Les finances elles aussi deviennent de plus en plus importantes dans le cadre des critères d’intégration. Déjà avant la révision de la loi, l’ODAE-Suisse avait documenté des cas où l’autorisation de séjour avait été illicitement révoquée et cela malgré l’obtention de prestations d’aide sociale non fautive des personnes concernées (cas n° 322, 320 et 251). Toutefois, avant la révision, il n’était pas possible de révoquer l’autorisation d’établissement d’une personne étrangère qui séjournait en Suisse légalement, conformément aux règles et sans interruption depuis plus de quinze ans, sur la base d’aide sociale reçue (art. 63 al. 2 LEtr). Avec la révision de la loi, cette protection temporelle a été supprimée. Désormais, les services sociaux doivent également communiquer systématiquement aux autorités migratoires les cas des étrangers titulaires d’une autorisation d’établissement, séjournant en Suisse depuis plus de 15 ans, aussitôt que leurs prestations d’aide sociale ont atteint un certain montant (art. 82b OASA et directive). Le cas suivant illustre de quelle manière cette situation, en rapport avec la possibilité du déclassement, affecte les personnes concernées :
« Ardit » vit en Suisse depuis plus de 20 ans. Victime d’accidents et d’opérations, il est, selon un certificat médical, après environ 30 ans de travail, incapable de travailler à 100% sur des travaux moyens et lourds. Néanmoins, « Ardit » n’a pas droit à une rente AI et est soutenu par l’aide sociale. En 2019 l’autorité migratoire cantonale a informé « Ardit » qu’il ne remplissait plus les critères d’intégration en raison de dettes et de prestations sociales. Par cette décision, son autorisation d’établissement a été révoquée et déclassée en «autorisation de séjour soumis à des conditions». Pour que cette autorisation de séjour soit renouvelée après un an, « Ardit » est obligé de ne plus générer de nouvelles poursuites, de s’efforcer de réduire les dettes, de chercher un emploi et d’exercer une activité salariée.
Dans ces circonstances, il est douteux que dans un délai d’un seul an « Ardit » puisse remplir toutes ces conditions. L’idée que des personnes comme « Ardit », qui vivent en Suisse depuis plus de 20 ans, soient potentiellement forcés à quitter la Suisse est intenable et disproportionnée.

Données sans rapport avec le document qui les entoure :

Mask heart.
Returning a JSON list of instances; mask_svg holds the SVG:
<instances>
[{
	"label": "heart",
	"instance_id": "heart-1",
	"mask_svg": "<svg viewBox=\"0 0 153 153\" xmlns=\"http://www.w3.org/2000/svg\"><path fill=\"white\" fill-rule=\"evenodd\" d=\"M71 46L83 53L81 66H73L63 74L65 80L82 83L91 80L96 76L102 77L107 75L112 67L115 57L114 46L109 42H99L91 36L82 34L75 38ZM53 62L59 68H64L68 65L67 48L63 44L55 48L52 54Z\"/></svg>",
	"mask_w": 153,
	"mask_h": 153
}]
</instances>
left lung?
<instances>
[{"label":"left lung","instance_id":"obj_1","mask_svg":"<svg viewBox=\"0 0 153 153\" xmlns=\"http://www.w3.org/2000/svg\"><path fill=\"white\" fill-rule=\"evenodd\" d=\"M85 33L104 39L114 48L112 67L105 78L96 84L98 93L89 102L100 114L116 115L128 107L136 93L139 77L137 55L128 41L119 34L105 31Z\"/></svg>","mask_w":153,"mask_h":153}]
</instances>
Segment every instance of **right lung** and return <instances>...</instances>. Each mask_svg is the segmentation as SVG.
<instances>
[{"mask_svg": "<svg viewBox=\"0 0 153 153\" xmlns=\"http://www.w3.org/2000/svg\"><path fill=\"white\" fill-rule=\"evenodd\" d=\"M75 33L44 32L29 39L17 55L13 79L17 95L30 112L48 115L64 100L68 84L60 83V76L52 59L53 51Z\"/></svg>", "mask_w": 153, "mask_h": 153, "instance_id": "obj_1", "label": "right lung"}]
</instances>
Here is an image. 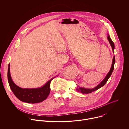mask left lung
<instances>
[{"label": "left lung", "mask_w": 129, "mask_h": 129, "mask_svg": "<svg viewBox=\"0 0 129 129\" xmlns=\"http://www.w3.org/2000/svg\"><path fill=\"white\" fill-rule=\"evenodd\" d=\"M107 39L109 41V42L112 47V51L113 52V50L114 49V43L112 42V41L111 40L109 35H108V37H107ZM115 62V56L113 57V60H112V66H111V69L109 71V72H108V73L107 74V75H106V76L105 77V78L104 79V80H103L99 85H98L96 86H95L94 88H91V89H90V88H84V87H80L79 86H77V87L76 88V90L78 92H81L82 93H91L94 91H95L96 90H98V89H99L100 88L102 87V86H103L105 83L107 82L108 79L110 78V77L111 76L112 73V72L114 70V63Z\"/></svg>", "instance_id": "obj_1"}]
</instances>
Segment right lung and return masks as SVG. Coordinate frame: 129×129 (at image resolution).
Listing matches in <instances>:
<instances>
[{
  "instance_id": "right-lung-1",
  "label": "right lung",
  "mask_w": 129,
  "mask_h": 129,
  "mask_svg": "<svg viewBox=\"0 0 129 129\" xmlns=\"http://www.w3.org/2000/svg\"><path fill=\"white\" fill-rule=\"evenodd\" d=\"M9 64L8 79L10 87L15 95L20 101L27 103H38L43 102L48 96L50 92V83L54 78L48 81L44 85L36 88H22L17 86L12 80Z\"/></svg>"
}]
</instances>
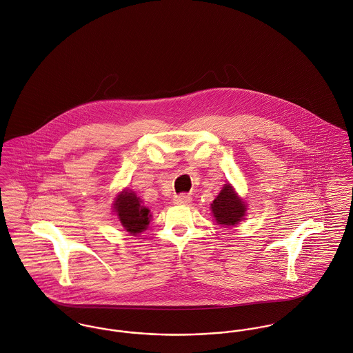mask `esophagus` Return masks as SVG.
Returning a JSON list of instances; mask_svg holds the SVG:
<instances>
[{
  "instance_id": "esophagus-1",
  "label": "esophagus",
  "mask_w": 353,
  "mask_h": 353,
  "mask_svg": "<svg viewBox=\"0 0 353 353\" xmlns=\"http://www.w3.org/2000/svg\"><path fill=\"white\" fill-rule=\"evenodd\" d=\"M191 201H192V197L190 195H185V194H181V195L174 197V203L176 204H188Z\"/></svg>"
}]
</instances>
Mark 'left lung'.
<instances>
[{
	"label": "left lung",
	"instance_id": "1",
	"mask_svg": "<svg viewBox=\"0 0 353 353\" xmlns=\"http://www.w3.org/2000/svg\"><path fill=\"white\" fill-rule=\"evenodd\" d=\"M211 211L218 225L234 226L243 219L246 204L241 197H238L234 188L228 183L212 201Z\"/></svg>",
	"mask_w": 353,
	"mask_h": 353
}]
</instances>
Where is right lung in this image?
I'll return each mask as SVG.
<instances>
[{
	"mask_svg": "<svg viewBox=\"0 0 353 353\" xmlns=\"http://www.w3.org/2000/svg\"><path fill=\"white\" fill-rule=\"evenodd\" d=\"M114 210L121 226L130 234H138L148 229L152 216L150 210L143 205L142 200L134 191L123 190L115 199Z\"/></svg>",
	"mask_w": 353,
	"mask_h": 353,
	"instance_id": "add662e5",
	"label": "right lung"
}]
</instances>
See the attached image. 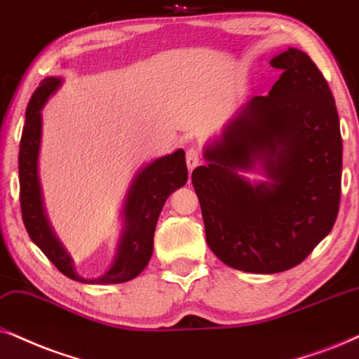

L’ODAE-Suisse critique le fait que les critères d’intégration soient appliqués avec une sévérité disproportionnée. Outre des améliorations ponctuelles, la loi révisée contient plusieurs durcissements. Cela a pour conséquence que des obstacles inutiles sont imposés à des personnes qui vivent en Suisse depuis très longtemps et qui disposent de compétences linguistiques élevées. La révision de la loi crée une grande incertitude parmi les personnes concernées. Même après de nombreuses années de résidence en Suisse et d’une intégration réussie, le séjour des personnes qui ne possèdent pas le passeport suisse peut être mis en question. Dans le pire des cas, les personnes concernées peuvent même encore perdre leur permis de séjour après 20 ans de résidence. Un traitement pareil envers des personnes sans passeport suisse est absolument indigne d’un état de droit comme la Suisse.